Project

General

Profile

Actions

Feature #3058

closed

AdditionalDescription in SignatureInfo

Added by Yingdi Yu over 9 years ago. Updated over 9 years ago.

Status:
Closed
Priority:
Normal
Assignee:
Category:
Security
Target version:
Start date:
07/17/2015
Due date:
% Done:

100%

Estimated time:

Description

As we defined in new certificate format #2861, there will be an non-critical extension AdditionalDescription. As defined in the certificate spec:

AdditionalDescription is a non-critical extension that provides additional
information about the certificate. The information is expressed as a set of
key-value pairs. Both key and value are UTF-8 strings, e.g.,
("Organization", "UCLA"). The issuer of a certificate can specify arbitrary
key-value pair to provide additional description about the certificate.

AdditionalDescription ::= ADDITIONAL-DESCRIPTION-TYPE TLV-LENGTH
                            DescriptionEntry+

DescriptionEntry ::= DESCRIPTION-ENTRY-TYPE TLV-LENGTH
                       DescriptionKey
                       DescriptionValue

DescriptionKey ::= DESCRIPTION-KEY-TYPE TLV-LENGTH
                     BYTE+

DescriptionValue ::= DESCRIPTION-VALUE-TYPE TLV-LENGTH
                       BYTE+
TLV-TYPE Assigned code (decimal) Assigned code (hexadecimal)
AdditionalDescription 258 0x0102
DescriptionEntry 512 0x0200
DescriptionKey 513 0x0201
DescriptionValue 514 0x0202

Related issues 1 (0 open1 closed)

Related to ndn-cxx - Task #2122: Replace DER encoded certificate using NDN's own TLV encodingClosed11/03/2014

Actions
Actions #1

Updated by Yingdi Yu over 9 years ago

  • Description updated (diff)
Actions #2

Updated by Yingdi Yu over 9 years ago

  • Description updated (diff)
Actions #3

Updated by Junxiao Shi over 9 years ago

  • Tracker changed from Task to Feature
  • Subject changed from Add AdditionalDescription into SignatureInfo to AdditionalDescription in SignatureInfo
  • Description updated (diff)

I'm having doubt on why this is defined as key-value pairs instead of TLV, and I found the answer:

This design is inconsistent with other TLVs because so far we always TLV type for the notion of map key(DescriptionKey).

The value of key is arbitrary, if you use TLV-TYPE, you require people to predefine all the keys...

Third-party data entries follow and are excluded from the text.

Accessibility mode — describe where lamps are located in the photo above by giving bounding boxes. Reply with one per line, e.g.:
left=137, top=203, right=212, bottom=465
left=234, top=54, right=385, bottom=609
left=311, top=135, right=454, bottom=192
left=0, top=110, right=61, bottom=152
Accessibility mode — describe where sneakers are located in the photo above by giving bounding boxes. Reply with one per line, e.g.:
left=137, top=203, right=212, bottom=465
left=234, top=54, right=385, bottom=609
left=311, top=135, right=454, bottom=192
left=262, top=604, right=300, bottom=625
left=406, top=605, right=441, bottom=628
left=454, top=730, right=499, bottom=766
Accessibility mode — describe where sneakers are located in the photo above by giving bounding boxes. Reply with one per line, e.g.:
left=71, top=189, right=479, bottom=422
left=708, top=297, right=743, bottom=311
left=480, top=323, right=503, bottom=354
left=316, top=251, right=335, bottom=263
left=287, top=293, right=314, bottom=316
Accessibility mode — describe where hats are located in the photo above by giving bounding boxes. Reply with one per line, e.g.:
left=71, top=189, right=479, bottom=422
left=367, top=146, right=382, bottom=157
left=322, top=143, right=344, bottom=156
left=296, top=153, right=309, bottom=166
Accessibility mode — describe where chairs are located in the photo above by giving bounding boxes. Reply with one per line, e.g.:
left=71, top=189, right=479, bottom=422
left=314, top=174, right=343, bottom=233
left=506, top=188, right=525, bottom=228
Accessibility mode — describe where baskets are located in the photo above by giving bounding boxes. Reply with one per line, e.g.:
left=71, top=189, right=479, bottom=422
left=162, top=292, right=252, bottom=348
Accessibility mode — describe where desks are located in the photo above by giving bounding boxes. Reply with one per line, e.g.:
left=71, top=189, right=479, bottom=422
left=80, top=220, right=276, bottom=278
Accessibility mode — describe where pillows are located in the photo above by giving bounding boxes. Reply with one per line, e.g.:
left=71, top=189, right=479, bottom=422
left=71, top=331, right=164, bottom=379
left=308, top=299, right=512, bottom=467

Are there many keys? Probably just over a dozen at most from x509 certificate. The main concern is that this is the first time we introduce the map (key value pair) concept in this style to tlv.

it is not "a dozen" from x509, there are a lot, and it is not necessary to do that.

Another thing to consider is whether all the description keys in x509 are useful in NDN. In addition, TLV prevents variations like "Organization", "organization", "Organizations", "organizations".

This seems reasonable.

Actions #4

Updated by Junxiao Shi over 9 years ago

As I understand, this issue shall develop the programmable API for this element.

Some questions:

  • What to do if a key or value is not representable in UTF-8 (eg. std::string("\xFD"))? It would result in invalid DescriptionKey and DescriptionValue elements because they are defined to be UTF-8.
  • Are the keys case-insensitive? Should the API support normalizing the keys (as mentioned on the last line of the conversation quoted in note-3)?
  • Is the order among key-value pairs significant? This will affect the semantics of operator==.
  • Is the same key repeatable?
  • If a key is repeatable, is the order among multiple values of the same key significant?
  • Should the API support validating the syntax of a value?
    eg. Syntax of email address must conform to RFC822. Suppose a key "Email" is to be associated with an email address. Should the API allow attaching a validation callback, so that an invalid email address cannot be associated with the key "Email"?
  • Is an iterator for all key-value pairs useful to applications, or are getters/setters sufficient?

There's no right or wrong answer to those questions. But I want to see the rationale of each answer, and the design should be consistent with those answers.

Actions #5

Updated by Yingdi Yu over 9 years ago

Junxiao Shi wrote:

As I understand, this issue shall develop the programmable API for this element.

Some questions:

  • What to do if a key or value is not representable in UTF-8 (eg. std::string("\xFD"))? It would result in invalid DescriptionKey and DescriptionValue elements because they are defined to be UTF-8.

Actually, I do not think we should care about UTF-8 case for now, because we haven't get into the multi-language scenario yet. For now, we just assume that all keys and values are ascii characters (single byte case of UTF-8) and treat them as string. When we "really" need to support multi-language case, we can go back to solve the problem.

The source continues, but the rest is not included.